> _Explore the material_:
1) Return the part of the George B. Field biography running from "George B. Field" up to and including "named after him.", word for word.
2) Write the next part of the George B. Field biography, picking up right after its final sentence.

American astrophysicist

George B. Field (October 25, 1929 – July 31, 2024) was an American astrophysicist, Harvard University professor and founder director of the Harvard–Smithsonian Center for Astrophysics. The Wouthuysen–Field coupling, an important mechanism for understanding the characteristics of the 21-cm hydrogen line in the presence of Lyman-alpha radiation, is named after him.

== Early life, family and education ==
Field was born in Providence, Rhode Island. His father Winthrop Brooks Field and mother Pauline Woodworth Field were Harvard and Radcliffe graduates, respectively. He was interested in astronomy at an early age, but at the urging of his father he studied chemical engineering at the Massachusetts Institute of Technology. Disliking engineering, he later switched to physics and astrophysics. After MIT, he attended graduate school at Princeton University, where his PhD advisor was Lyman Spitzer.

At Princeton he had his first child, Christopher Field in 1957. Four years later, he had a daughter, Natasha Field, both with former wife Sylvia Field. From 1981 onward he was married to Susan Field.

== Career ==
He first worked on plasma oscillations and took a postdoctoral position at Harvard with Edward Mills Purcell.

> _Information supplied_:
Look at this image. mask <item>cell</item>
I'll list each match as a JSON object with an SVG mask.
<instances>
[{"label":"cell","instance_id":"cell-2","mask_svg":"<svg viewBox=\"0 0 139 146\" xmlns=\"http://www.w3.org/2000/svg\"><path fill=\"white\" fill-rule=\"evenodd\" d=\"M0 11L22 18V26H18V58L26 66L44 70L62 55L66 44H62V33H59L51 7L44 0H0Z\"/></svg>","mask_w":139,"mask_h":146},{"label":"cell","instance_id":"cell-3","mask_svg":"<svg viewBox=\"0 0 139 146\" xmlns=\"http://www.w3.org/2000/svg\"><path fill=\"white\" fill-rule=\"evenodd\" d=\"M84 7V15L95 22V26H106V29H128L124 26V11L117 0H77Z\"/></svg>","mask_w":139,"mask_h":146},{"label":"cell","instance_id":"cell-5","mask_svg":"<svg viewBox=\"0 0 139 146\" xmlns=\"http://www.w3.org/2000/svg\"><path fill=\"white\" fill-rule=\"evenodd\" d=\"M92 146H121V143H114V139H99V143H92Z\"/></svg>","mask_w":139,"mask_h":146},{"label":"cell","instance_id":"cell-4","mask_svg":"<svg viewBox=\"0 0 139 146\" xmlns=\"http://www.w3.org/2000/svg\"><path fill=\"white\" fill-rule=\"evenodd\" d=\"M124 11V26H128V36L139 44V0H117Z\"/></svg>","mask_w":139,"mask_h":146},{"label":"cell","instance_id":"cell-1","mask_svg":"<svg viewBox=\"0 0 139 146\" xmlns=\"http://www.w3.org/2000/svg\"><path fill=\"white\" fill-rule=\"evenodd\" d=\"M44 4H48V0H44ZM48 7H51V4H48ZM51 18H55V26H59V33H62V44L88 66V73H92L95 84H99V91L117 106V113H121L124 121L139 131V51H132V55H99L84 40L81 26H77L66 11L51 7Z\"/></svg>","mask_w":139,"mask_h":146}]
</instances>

> _Answers in order_:
1)
George B. Field (October 25, 1929 – July 31, 2024) was an American astrophysicist, Harvard University professor and founder director of the Harvard–Smithsonian Center for Astrophysics. The Wouthuysen–Field coupling, an important mechanism for understanding the characteristics of the 21-cm hydrogen line in the presence of Lyman-alpha radiation, is named after him.

2)
His interests evolved toward cosmology and the physics of the interstellar medium of galaxies. He was briefly on the faculty at Princeton before joining the faculty of the Department of Astronomy at the University of California, Berkeley where he remained until 1973. He left to become the founding director of the Center for Astrophysics (CfA) | Harvard & Smithsonian, an organizational structure that unified the Smithsonian Astrophysical Observatory (a government agency) and the Harvard College Observatory (a private institution) under a single management. Field served as Director until 1982, after which he remained the Robert Wheeler Wilson Professor of Applied Astronomy at Harvard until retirement. He was succeeded in the CfA Directorship by Irwin I. Shapiro.

In the early 1980s, Field chaired an influential National Academy of Sciences decadal study that recommended priorities for US astronomical research. It was the third of what has become an extended series of Astronomy and Astrophysics Decadal Surveys, with format and goals now emulated by similar surveys in other disciplines.

After his incumbency as CfA Director, his research focused on the theory of accretion disks in active galactic nuclei; cosmic birefringence; magnetohydrodynamics and magnetic fields in astronomy; and the structure of molecular clouds.

== Doctoral students ==
Among his doctoral student mentees were: Eric G. Blackman, Sean M. Carroll, Carl E. Heiles, Richard Conn Henry, Christopher McKee, Péter Mészáros and Paul R. Shapiro.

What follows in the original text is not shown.